St. John Climacus of Sinai accepted the ascetical life from the age of about sixteen and was tonsured as a monk three or four years later. Then, at the age of 35, he isolated himself from the world and lived as a hermit for 40 years at a monastery church called Thola, about 10 kilometres from the Mount Sinai monastery.

While living an ascetical life he is reported to have received the gift of tears and the grace of continual prayer. Fellow monks in large numbers began to seek him out for spiritual guidance. When criticized for making a mockery of his hermitage by entertaining so many people there, he decided to keep total silence. After a year or so of this, those who had criticized him pleaded with him to resume guiding others.

Experienced both in the solitary life of the hermit and in the communal life of cenobitic monasticism, he was appointed Abbot of the Monastery at Mount Sinai (built at the site of the burning bush where Moses spoke to God). The day he was made Abbot of Sinai, the Prophet Moses was seen giving commands to those who served at the table.

St. John wrote a book containing thirty homilies.
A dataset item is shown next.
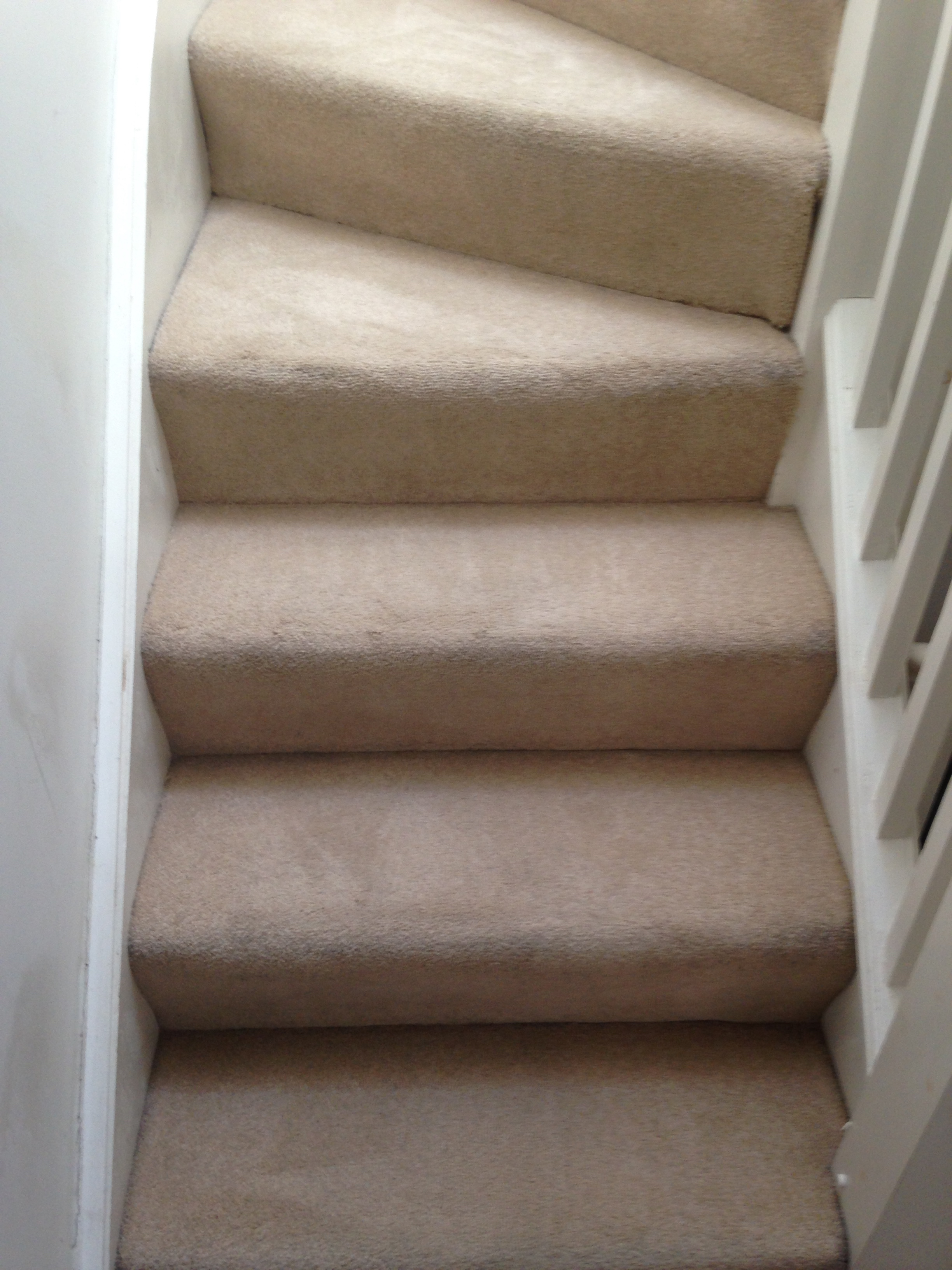 fresh and clean steps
Each homily deals with one virtue, and progressing from those that deal with holy and righteous activity (praxis) unto those that deal with divine vision (theoria), they raise a man up as though by means of steps unto the height of Heaven; thus the book is called "The Ladder of Divine Ascent", and the saint is know as "Climacus".

"The Ladder of Divine Ascent" is so greatly is this God-inspired book esteemed in the Orthodox Christian Church that its author, St. John Climacus, is celebrated twice a year - on 30th March (the day of his repose), and the Fourth Sunday of the Great Lent. Each monastic community of the Orthodox Church reads "The Ladder of Divine Ascent" during each day of the Great Lent, in their common dining hall (or refectory) during the daily meal. This is a period of strict fasting, struggle, prostration and extensive prayers; when only one meal is eaten in the day and after 3 pm, and water is only consumed during 3-6pm.
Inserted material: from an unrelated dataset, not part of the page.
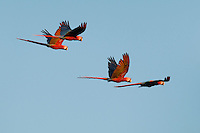 Two pairs of scarlet macaws, Ara macao, fly at treetop level near Tarcoles, Costa Rica.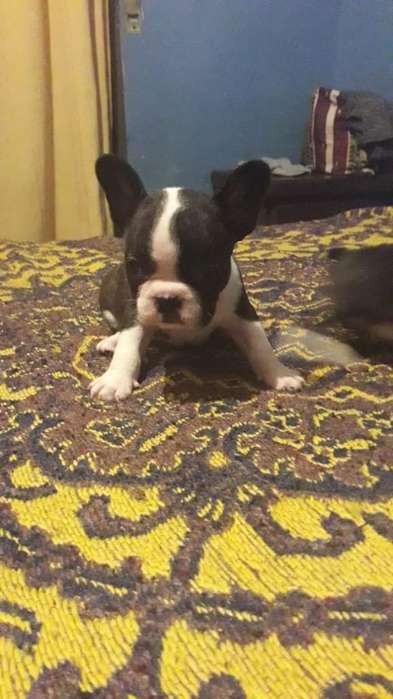 Bulldog Frances Hembras Vaquitas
The book, by means of thirty steps (or logoi), calls us to the spiritual life; it inspires, instructs, speeds the reader towards the "things on high", and points-out the dangers and pitfalls. Each step describes the origin of a certain virtue or passion and the path it can take us. The Ladder does not offer us a formula to accomplish salvation, for "the life you have is hidden with Christ in God" (Col. 3:3), but:

"Let us try to learn Divine truth more by toil and sweat than by mere word, for at the time of our departure it is not words but deeds that will have to be shown" (Step 26:36).

Saint John reposed in 603 AD, at eighty years of age.

Megalynarion.
Like that lofty ladder which Jacob was reaching to the Heavens, even so, by your godly words, you have raised a ladder that brings all the faithful unto the heights of virtue, O blessed Father John.

Dismissal Hymn. Plagal of Fourth Tone
With the streams of your tears, you cultivated the barrenness of the desert; and by your sighing, from the depths, you produced fruit a hundredfold in labours; and you became a luminary, shining with miracles upon the world, 0 John our righteous Father. Intercede with Christ God that our souls be saved.

Kontakion. First Tone
The soldiers standing guard

As ever blooming fruits, you offer the teachings of you God-given book, 0 wise John, most blessed, while sweetening the hearts of all them that heed it with vigilance; for it is a ladder from the earth unto Heaven that confers glory on the souls that ascend it and honour you faithfully.